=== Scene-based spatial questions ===
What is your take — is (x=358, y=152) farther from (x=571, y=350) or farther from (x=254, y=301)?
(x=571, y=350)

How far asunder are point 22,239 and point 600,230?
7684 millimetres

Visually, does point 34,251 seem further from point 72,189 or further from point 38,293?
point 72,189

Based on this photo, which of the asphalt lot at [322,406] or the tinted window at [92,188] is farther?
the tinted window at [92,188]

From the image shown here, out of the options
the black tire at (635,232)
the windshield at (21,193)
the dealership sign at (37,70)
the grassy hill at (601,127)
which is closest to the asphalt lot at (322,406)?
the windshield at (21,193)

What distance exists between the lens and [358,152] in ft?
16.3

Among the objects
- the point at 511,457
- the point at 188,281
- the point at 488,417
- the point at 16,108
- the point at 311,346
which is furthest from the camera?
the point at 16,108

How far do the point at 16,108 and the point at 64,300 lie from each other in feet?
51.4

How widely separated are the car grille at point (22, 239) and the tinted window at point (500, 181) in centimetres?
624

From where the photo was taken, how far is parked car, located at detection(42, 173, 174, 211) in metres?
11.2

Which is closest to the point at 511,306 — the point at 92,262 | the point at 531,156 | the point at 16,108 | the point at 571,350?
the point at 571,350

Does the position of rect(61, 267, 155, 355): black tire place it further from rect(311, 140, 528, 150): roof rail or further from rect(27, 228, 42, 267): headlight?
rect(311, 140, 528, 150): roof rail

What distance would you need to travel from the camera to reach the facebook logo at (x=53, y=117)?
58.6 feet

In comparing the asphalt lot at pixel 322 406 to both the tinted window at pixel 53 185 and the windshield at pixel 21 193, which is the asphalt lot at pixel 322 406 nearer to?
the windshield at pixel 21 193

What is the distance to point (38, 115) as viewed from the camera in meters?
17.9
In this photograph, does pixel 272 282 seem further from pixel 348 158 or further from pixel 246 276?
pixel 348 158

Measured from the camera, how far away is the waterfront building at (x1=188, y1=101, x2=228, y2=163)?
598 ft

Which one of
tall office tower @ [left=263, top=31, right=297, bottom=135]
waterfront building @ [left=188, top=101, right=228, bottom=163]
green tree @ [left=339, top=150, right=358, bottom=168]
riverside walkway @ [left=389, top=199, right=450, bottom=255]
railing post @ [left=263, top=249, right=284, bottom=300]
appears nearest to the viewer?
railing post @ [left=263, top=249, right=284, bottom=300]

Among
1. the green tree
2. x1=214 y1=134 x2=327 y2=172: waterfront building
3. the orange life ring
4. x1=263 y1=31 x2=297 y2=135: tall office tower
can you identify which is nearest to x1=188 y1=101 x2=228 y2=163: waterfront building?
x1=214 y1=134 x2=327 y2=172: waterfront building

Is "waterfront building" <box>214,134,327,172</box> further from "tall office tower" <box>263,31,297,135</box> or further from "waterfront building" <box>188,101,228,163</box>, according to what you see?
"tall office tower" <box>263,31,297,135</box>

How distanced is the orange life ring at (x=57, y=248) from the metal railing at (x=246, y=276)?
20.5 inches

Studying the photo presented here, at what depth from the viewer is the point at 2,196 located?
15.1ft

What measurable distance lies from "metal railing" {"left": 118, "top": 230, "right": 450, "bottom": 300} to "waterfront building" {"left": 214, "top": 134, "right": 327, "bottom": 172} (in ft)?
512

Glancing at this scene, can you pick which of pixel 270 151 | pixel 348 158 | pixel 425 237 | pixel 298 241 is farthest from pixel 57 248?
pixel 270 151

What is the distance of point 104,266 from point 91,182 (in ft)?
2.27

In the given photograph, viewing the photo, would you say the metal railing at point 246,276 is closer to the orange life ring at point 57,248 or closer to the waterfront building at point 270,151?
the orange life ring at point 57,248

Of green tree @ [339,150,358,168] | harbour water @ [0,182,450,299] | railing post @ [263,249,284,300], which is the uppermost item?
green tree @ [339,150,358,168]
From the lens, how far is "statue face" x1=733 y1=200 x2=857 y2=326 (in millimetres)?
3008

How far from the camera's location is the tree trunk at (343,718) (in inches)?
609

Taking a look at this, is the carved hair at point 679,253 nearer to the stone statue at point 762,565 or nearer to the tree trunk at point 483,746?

=== What is asked ===
Turn all the items above, answers included, into a JSON array of strings with one string per line, omitting blank lines.

=== Output ===
[
  "What is your take — is (x=358, y=152) farther from (x=571, y=350) or farther from (x=254, y=301)?",
  "(x=571, y=350)",
  "How far asunder are point 22,239 and point 600,230?",
  "7684 millimetres",
  "Visually, does point 34,251 seem further from point 72,189 or further from point 38,293?",
  "point 72,189",
  "Based on this photo, which of the asphalt lot at [322,406] or the tinted window at [92,188] is farther?",
  "the tinted window at [92,188]",
  "From the image shown here, out of the options",
  "the black tire at (635,232)",
  "the windshield at (21,193)",
  "the dealership sign at (37,70)",
  "the grassy hill at (601,127)",
  "which is closest to the asphalt lot at (322,406)?",
  "the windshield at (21,193)",
  "What distance exists between the lens and [358,152] in ft?",
  "16.3",
  "Among the objects",
  "- the point at 511,457",
  "- the point at 188,281",
  "- the point at 488,417",
  "- the point at 16,108",
  "- the point at 311,346",
  "which is furthest from the camera?",
  "the point at 16,108",
  "How far do the point at 16,108 and the point at 64,300 lie from each other in feet?",
  "51.4",
  "How widely separated are the car grille at point (22, 239) and the tinted window at point (500, 181) in centimetres?",
  "624",
  "From where the photo was taken, how far is parked car, located at detection(42, 173, 174, 211) in metres?",
  "11.2",
  "Which is closest to the point at 511,306 — the point at 92,262 | the point at 531,156 | the point at 16,108 | the point at 571,350?",
  "the point at 571,350",
  "Does the position of rect(61, 267, 155, 355): black tire place it further from rect(311, 140, 528, 150): roof rail or further from rect(27, 228, 42, 267): headlight?",
  "rect(311, 140, 528, 150): roof rail",
  "What distance would you need to travel from the camera to reach the facebook logo at (x=53, y=117)?",
  "58.6 feet",
  "In comparing the asphalt lot at pixel 322 406 to both the tinted window at pixel 53 185 and the windshield at pixel 21 193, which is the asphalt lot at pixel 322 406 nearer to?",
  "the windshield at pixel 21 193",
  "What is the distance to point (38, 115) as viewed from the camera in meters?",
  "17.9",
  "In this photograph, does pixel 272 282 seem further from pixel 348 158 or further from pixel 246 276?",
  "pixel 348 158",
  "Measured from the camera, how far away is the waterfront building at (x1=188, y1=101, x2=228, y2=163)?",
  "598 ft",
  "Which one of",
  "tall office tower @ [left=263, top=31, right=297, bottom=135]",
  "waterfront building @ [left=188, top=101, right=228, bottom=163]",
  "green tree @ [left=339, top=150, right=358, bottom=168]",
  "riverside walkway @ [left=389, top=199, right=450, bottom=255]",
  "railing post @ [left=263, top=249, right=284, bottom=300]",
  "appears nearest to the viewer?",
  "railing post @ [left=263, top=249, right=284, bottom=300]",
  "Among",
  "1. the green tree",
  "2. x1=214 y1=134 x2=327 y2=172: waterfront building",
  "3. the orange life ring",
  "4. x1=263 y1=31 x2=297 y2=135: tall office tower",
  "can you identify which is nearest to x1=188 y1=101 x2=228 y2=163: waterfront building?",
  "x1=214 y1=134 x2=327 y2=172: waterfront building",
  "Is \"waterfront building\" <box>214,134,327,172</box> further from \"tall office tower\" <box>263,31,297,135</box> or further from \"waterfront building\" <box>188,101,228,163</box>, according to what you see?",
  "\"tall office tower\" <box>263,31,297,135</box>",
  "How distanced is the orange life ring at (x=57, y=248) from the metal railing at (x=246, y=276)?",
  "20.5 inches",
  "Studying the photo presented here, at what depth from the viewer is the point at 2,196 located?",
  "15.1ft",
  "What measurable distance lies from \"metal railing\" {\"left\": 118, \"top\": 230, \"right\": 450, \"bottom\": 300} to \"waterfront building\" {\"left\": 214, \"top\": 134, \"right\": 327, \"bottom\": 172} (in ft)?",
  "512",
  "Glancing at this scene, can you pick which of pixel 270 151 | pixel 348 158 | pixel 425 237 | pixel 298 241 is farthest from pixel 57 248?",
  "pixel 270 151",
  "What is the distance of point 104,266 from point 91,182 (in ft)?",
  "2.27",
  "In the given photograph, viewing the photo, would you say the metal railing at point 246,276 is closer to the orange life ring at point 57,248 or closer to the waterfront building at point 270,151?",
  "the orange life ring at point 57,248",
  "Of green tree @ [339,150,358,168] | harbour water @ [0,182,450,299] | railing post @ [263,249,284,300], which is the uppermost item?",
  "green tree @ [339,150,358,168]",
  "From the lens, how far is \"statue face\" x1=733 y1=200 x2=857 y2=326 (in millimetres)?",
  "3008",
  "How far from the camera's location is the tree trunk at (343,718) (in inches)?",
  "609",
  "Taking a look at this, is the carved hair at point 679,253 nearer to the stone statue at point 762,565 or nearer to the tree trunk at point 483,746?"
]